• Stated goal
Please repeat everything from the start of the items down to the line containing "231 centimetres", swapping "teal throw pillow" for "green throw pillow" and leaving the rest unchanged.

• Dataset entries
---------------

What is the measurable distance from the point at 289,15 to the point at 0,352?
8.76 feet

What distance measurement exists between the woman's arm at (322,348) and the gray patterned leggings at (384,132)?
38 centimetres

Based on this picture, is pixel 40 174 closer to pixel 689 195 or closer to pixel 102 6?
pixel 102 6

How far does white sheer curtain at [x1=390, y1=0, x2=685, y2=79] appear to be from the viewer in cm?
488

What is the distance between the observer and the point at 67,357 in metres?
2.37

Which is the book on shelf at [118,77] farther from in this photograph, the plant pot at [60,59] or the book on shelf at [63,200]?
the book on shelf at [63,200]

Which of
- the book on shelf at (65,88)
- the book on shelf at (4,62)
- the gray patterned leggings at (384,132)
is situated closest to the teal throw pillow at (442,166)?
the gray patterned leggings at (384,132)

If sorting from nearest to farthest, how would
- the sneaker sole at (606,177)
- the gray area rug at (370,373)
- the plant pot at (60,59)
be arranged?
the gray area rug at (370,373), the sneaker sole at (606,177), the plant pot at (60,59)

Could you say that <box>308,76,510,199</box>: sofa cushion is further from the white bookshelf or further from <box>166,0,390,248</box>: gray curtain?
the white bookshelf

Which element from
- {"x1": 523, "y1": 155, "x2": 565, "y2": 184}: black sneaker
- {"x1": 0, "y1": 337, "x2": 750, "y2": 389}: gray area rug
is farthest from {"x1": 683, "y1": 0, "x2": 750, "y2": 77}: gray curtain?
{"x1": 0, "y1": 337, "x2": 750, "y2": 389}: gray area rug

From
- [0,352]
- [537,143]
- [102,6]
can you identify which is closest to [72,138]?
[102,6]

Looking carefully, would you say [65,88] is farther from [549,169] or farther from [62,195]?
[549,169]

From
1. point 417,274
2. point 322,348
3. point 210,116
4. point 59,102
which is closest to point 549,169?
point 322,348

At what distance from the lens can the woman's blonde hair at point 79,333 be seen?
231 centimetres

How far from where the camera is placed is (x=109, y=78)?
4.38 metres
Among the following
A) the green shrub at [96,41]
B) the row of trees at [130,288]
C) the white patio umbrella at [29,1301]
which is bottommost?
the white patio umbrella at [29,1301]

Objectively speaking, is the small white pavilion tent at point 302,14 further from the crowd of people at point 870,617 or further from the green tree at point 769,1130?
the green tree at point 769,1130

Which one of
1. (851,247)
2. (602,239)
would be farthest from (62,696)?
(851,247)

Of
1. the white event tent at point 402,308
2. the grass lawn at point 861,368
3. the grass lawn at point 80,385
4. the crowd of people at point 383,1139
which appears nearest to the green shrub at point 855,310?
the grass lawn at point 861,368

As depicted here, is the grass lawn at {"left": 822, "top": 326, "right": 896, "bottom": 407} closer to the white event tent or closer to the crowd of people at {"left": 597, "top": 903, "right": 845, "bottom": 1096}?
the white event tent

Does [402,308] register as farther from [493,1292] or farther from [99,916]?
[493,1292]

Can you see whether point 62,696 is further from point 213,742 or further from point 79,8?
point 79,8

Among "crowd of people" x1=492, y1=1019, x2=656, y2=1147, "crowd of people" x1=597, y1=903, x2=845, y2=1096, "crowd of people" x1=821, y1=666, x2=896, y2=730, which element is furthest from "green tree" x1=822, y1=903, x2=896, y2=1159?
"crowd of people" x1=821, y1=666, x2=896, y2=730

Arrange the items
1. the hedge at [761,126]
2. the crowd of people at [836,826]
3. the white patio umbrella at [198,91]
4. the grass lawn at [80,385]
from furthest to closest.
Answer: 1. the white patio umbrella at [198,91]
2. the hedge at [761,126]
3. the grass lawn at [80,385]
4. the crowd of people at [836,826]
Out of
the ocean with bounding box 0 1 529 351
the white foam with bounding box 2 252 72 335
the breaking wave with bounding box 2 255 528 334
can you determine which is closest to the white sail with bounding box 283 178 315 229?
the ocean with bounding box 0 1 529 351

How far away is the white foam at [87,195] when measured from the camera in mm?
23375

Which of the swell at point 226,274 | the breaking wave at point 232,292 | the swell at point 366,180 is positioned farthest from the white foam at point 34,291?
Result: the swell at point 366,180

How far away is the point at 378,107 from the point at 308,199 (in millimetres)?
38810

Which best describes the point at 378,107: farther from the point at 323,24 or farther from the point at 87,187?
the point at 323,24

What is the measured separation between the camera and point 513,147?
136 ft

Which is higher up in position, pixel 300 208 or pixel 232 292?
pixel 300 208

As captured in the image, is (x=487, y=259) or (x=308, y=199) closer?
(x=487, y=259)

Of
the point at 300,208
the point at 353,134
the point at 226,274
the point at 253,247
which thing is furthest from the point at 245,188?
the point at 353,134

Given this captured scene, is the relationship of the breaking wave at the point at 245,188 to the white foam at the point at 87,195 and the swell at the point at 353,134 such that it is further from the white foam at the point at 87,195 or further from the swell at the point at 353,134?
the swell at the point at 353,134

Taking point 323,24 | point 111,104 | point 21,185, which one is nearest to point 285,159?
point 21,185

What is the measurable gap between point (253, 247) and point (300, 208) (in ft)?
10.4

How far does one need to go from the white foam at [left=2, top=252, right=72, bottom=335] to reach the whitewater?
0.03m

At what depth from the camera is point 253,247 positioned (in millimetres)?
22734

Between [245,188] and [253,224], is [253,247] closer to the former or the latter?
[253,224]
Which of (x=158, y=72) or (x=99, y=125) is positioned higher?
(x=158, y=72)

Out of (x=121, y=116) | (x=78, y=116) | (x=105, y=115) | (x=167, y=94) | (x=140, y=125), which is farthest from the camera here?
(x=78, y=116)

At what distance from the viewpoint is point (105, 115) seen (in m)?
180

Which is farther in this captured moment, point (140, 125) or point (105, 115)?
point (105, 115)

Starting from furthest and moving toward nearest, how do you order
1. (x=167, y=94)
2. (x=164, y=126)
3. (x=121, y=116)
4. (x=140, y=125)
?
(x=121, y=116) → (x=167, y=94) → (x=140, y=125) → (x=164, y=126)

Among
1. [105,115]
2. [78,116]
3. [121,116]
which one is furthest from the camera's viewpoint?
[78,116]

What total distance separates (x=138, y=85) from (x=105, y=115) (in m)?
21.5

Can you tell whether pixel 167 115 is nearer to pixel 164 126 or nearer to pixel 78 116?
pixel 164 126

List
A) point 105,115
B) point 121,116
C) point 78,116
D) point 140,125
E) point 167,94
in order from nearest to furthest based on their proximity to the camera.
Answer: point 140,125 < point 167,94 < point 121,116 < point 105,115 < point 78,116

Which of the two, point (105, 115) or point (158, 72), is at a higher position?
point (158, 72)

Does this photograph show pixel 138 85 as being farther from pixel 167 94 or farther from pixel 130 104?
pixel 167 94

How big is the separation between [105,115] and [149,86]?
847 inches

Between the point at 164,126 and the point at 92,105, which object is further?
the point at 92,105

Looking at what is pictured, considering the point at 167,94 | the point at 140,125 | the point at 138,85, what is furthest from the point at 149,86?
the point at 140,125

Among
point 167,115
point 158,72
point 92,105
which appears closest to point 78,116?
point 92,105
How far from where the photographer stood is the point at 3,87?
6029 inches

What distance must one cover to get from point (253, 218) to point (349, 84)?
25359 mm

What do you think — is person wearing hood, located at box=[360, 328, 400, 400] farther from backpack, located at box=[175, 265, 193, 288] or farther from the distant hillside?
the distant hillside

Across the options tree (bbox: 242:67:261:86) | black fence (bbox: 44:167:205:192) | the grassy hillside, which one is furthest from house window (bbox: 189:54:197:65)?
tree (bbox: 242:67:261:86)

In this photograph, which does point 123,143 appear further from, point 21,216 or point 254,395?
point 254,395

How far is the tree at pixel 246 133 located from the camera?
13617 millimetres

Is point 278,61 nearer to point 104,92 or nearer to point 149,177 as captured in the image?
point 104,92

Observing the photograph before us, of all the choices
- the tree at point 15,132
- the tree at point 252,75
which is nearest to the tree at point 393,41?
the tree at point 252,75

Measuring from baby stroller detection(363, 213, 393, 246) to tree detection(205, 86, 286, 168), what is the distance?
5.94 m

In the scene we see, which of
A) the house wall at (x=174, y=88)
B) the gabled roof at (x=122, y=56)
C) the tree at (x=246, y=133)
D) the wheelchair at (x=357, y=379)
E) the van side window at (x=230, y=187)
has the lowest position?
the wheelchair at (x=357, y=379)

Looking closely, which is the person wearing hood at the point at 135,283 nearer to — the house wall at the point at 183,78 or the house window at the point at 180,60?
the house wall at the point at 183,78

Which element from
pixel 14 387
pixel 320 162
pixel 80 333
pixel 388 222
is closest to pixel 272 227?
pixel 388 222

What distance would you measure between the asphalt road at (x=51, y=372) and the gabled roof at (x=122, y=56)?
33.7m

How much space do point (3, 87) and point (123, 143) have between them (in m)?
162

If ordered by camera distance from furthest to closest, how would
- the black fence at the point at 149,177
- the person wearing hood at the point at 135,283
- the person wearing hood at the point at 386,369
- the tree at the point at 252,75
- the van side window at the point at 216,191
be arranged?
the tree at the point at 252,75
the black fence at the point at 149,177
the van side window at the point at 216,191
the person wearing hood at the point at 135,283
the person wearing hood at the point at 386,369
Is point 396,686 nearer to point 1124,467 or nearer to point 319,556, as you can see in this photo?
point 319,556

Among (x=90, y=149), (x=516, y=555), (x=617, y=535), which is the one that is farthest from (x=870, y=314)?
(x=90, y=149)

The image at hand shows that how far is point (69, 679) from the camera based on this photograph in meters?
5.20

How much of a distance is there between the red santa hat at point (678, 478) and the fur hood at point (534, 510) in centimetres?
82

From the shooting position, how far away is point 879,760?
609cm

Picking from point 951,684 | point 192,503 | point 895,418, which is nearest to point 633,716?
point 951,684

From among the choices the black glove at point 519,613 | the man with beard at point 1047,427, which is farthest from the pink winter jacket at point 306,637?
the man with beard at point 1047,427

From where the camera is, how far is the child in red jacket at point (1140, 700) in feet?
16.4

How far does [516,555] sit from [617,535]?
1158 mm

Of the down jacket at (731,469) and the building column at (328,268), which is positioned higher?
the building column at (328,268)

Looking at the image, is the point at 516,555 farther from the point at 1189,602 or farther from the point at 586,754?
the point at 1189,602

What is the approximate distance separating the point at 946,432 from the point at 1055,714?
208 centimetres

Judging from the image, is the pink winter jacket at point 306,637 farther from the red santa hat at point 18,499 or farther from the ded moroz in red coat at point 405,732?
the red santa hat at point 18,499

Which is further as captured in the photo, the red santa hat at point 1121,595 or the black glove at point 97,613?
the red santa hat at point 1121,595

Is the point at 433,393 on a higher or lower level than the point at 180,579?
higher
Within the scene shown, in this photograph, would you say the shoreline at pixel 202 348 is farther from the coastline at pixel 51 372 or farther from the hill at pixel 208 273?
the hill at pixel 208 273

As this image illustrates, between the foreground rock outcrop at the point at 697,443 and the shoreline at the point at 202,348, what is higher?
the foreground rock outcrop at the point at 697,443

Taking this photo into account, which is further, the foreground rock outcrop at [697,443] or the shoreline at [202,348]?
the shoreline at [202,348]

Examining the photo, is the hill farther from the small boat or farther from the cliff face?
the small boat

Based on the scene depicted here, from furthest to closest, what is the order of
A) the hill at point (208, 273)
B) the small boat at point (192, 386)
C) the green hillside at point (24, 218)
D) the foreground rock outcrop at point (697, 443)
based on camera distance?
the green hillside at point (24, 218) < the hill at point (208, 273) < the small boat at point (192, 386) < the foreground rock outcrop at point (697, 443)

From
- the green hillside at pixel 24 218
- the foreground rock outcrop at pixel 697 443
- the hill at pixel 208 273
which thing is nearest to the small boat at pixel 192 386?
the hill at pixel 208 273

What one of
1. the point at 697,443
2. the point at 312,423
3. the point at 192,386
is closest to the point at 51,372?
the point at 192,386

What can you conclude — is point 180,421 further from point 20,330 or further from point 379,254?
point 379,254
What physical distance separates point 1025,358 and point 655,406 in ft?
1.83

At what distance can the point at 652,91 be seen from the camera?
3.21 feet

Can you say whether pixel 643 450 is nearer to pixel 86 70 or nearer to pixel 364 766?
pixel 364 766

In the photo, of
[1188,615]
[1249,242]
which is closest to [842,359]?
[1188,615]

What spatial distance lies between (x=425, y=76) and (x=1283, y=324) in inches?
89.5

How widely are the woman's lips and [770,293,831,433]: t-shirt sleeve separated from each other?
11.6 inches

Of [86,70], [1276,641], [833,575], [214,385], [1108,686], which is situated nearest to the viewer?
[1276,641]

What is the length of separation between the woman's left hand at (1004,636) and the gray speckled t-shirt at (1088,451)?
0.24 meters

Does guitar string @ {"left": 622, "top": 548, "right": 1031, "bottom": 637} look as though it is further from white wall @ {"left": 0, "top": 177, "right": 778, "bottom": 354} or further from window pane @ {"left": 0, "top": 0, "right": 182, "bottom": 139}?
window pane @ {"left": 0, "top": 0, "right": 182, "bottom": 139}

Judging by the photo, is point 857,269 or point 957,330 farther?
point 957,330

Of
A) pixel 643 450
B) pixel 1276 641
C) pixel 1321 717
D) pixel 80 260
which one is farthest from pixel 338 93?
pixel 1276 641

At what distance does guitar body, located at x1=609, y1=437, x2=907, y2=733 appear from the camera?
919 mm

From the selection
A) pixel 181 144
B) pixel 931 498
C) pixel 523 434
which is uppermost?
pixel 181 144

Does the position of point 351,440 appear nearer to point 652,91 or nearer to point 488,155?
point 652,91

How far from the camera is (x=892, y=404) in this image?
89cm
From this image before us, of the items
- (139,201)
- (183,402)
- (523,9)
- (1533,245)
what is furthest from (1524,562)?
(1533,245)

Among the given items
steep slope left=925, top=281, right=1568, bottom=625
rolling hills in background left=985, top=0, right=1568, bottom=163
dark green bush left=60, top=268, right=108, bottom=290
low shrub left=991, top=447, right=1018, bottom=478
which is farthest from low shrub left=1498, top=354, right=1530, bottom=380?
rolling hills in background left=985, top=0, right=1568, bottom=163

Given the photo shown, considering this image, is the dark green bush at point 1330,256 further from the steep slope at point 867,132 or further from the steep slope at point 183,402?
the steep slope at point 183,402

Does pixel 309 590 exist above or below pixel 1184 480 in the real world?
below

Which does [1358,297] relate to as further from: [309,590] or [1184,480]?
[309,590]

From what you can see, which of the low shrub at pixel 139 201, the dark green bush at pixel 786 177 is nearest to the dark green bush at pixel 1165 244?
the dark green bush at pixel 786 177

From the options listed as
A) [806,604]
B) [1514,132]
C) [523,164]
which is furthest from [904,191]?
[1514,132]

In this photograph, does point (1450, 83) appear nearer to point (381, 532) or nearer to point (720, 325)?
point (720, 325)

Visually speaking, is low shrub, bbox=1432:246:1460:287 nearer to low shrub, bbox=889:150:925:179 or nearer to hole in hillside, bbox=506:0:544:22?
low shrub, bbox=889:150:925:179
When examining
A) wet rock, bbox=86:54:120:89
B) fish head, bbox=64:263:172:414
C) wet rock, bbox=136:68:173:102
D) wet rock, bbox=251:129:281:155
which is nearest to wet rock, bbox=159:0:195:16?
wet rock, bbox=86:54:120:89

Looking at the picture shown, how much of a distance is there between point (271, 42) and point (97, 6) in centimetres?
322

---------------

• Full answer
What is the measurable distance from the point at 289,15 to the point at 0,352?
8.76 feet

What distance measurement exists between the woman's arm at (322,348) and the gray patterned leggings at (384,132)?
38 centimetres

Based on this picture, is pixel 40 174 closer to pixel 689 195 or closer to pixel 102 6?
pixel 102 6

How far does white sheer curtain at [x1=390, y1=0, x2=685, y2=79] appear to be from the viewer in cm?
488

What is the distance between the observer and the point at 67,357 in metres?
2.37

Which is the book on shelf at [118,77] farther from in this photograph, the plant pot at [60,59] or the book on shelf at [63,200]?
the book on shelf at [63,200]

Which of
- the book on shelf at (65,88)
- the book on shelf at (4,62)
- the gray patterned leggings at (384,132)
is situated closest to the green throw pillow at (442,166)?
the gray patterned leggings at (384,132)

If sorting from nearest to farthest, how would
- the sneaker sole at (606,177)
- the gray area rug at (370,373)
- the plant pot at (60,59)
be arranged?
the gray area rug at (370,373), the sneaker sole at (606,177), the plant pot at (60,59)

Could you say that <box>308,76,510,199</box>: sofa cushion is further from the white bookshelf or further from <box>166,0,390,248</box>: gray curtain?
the white bookshelf

Which element from
- {"x1": 523, "y1": 155, "x2": 565, "y2": 184}: black sneaker
- {"x1": 0, "y1": 337, "x2": 750, "y2": 389}: gray area rug
is farthest from {"x1": 683, "y1": 0, "x2": 750, "y2": 77}: gray curtain?
{"x1": 0, "y1": 337, "x2": 750, "y2": 389}: gray area rug

From
- [0,352]
- [537,143]
- [102,6]
can you identify which is closest to [72,138]?
[102,6]

Looking carefully, would you say [65,88] is farther from [549,169] or farther from [62,195]?
[549,169]

From
1. point 417,274
2. point 322,348
3. point 210,116
4. point 59,102
which is closest to point 549,169?
point 322,348

At what distance from the lens can the woman's blonde hair at point 79,333 be seen?
231 centimetres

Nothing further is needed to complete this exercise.